I chose a boxplot for this figure because it shows a clear value range. It also shows the relationship between petal and sepal length, colored by species. We can see that it displays the same pattern of setosas having shorter petals and sepals, while virginicas have the longest petals and sepals.

Question 2: Is there a relationship between species and sepal/petal width?

Figure 3:

ggplot(iris, aes(x=Sepal.Width, y=Petal.Width, fill=Species))+ #plot sepal/petal width + fill by species
  geom_violin()+ #create violin
  labs(
    x="Sepal Width (cm)", #name x axis
    y="Petal Width (cm)", #name y axis
    title="Sepal and Petal Width Across Species", #add title
    subtitle="Source: iris dataset" #add subtitle
  )
## Warning: `position_dodge()` requires non-overlapping x intervals.

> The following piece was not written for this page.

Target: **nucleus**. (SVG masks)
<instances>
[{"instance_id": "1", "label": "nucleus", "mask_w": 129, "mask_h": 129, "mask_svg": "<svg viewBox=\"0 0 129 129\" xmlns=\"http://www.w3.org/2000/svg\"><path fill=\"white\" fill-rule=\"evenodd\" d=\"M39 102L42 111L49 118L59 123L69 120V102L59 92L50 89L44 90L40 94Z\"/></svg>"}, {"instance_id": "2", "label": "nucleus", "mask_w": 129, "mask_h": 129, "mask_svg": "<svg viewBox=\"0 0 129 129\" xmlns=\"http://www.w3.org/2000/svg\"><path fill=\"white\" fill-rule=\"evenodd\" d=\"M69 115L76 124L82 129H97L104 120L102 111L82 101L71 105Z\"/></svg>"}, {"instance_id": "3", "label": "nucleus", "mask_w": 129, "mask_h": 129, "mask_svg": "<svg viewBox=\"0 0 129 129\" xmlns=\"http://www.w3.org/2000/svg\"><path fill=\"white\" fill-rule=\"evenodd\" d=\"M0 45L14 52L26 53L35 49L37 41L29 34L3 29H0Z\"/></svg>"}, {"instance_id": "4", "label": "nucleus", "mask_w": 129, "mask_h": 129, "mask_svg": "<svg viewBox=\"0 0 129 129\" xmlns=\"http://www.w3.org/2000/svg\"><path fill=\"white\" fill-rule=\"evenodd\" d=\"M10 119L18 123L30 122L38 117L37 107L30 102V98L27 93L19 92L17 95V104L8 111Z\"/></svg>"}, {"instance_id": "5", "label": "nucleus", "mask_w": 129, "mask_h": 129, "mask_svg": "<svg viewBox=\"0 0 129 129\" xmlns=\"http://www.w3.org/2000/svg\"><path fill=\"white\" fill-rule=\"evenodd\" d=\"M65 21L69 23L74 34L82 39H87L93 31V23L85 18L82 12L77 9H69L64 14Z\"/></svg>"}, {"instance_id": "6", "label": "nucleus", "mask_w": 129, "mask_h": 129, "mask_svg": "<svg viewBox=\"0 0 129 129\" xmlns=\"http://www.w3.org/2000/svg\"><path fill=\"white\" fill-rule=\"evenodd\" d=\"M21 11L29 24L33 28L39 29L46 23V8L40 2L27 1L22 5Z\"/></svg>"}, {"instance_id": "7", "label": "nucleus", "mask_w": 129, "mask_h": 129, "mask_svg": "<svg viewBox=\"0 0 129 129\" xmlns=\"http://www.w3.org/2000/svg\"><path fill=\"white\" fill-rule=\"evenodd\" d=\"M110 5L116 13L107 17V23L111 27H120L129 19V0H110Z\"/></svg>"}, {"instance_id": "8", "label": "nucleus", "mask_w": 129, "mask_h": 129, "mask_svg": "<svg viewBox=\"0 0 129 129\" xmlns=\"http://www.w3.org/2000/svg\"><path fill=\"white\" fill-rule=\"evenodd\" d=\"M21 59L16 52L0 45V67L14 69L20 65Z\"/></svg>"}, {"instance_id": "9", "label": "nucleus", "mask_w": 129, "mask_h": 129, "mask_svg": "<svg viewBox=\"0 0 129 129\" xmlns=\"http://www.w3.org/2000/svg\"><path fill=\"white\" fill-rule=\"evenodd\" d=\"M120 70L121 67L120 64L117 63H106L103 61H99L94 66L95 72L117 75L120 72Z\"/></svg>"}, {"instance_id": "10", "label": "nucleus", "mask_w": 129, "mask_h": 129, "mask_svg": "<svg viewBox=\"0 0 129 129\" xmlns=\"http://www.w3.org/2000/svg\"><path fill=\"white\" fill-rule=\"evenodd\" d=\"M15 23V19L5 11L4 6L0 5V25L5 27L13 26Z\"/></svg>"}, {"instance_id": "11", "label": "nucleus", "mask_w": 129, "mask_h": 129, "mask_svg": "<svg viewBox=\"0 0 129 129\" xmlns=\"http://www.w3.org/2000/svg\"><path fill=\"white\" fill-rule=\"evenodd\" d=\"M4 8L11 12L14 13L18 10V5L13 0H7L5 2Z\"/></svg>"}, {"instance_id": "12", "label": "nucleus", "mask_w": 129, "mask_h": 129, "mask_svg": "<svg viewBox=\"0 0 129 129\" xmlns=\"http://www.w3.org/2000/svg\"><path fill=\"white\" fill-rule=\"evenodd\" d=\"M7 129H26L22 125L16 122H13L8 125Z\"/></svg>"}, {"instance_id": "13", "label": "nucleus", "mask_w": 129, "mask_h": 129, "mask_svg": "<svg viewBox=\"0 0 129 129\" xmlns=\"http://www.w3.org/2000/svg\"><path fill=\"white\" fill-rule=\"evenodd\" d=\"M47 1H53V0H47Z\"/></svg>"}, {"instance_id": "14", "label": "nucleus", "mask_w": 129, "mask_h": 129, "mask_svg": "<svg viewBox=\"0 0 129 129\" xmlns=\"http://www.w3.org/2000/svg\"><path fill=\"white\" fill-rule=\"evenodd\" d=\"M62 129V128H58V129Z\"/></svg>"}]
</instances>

I chose a violin plot for this data because it communicates the density of the data. Setosas have the widest sepals, but very thin petals. However, virginicas have the largest width.

Figure 4:

ggplot(iris, aes(x=Sepal.Width, fill=Species))+ #plot sepal/petal width + fill by species
  geom_density(alpha=0.6)+ #create density plot
  labs(
    x="Sepal Width (cm)", #name x axis
    title="Sepal and Petal Width Across Species", #add title
    subtitle="Source: iris dataset" #add subtitle
  )

For this figure, I chose a density plot. Seeing the results of sepal width from Figure 3, I wanted to further investigate the relationship between sepal width specific across species. Versicolor and virginica species peak very closely together, while setosas have the largest sepal width.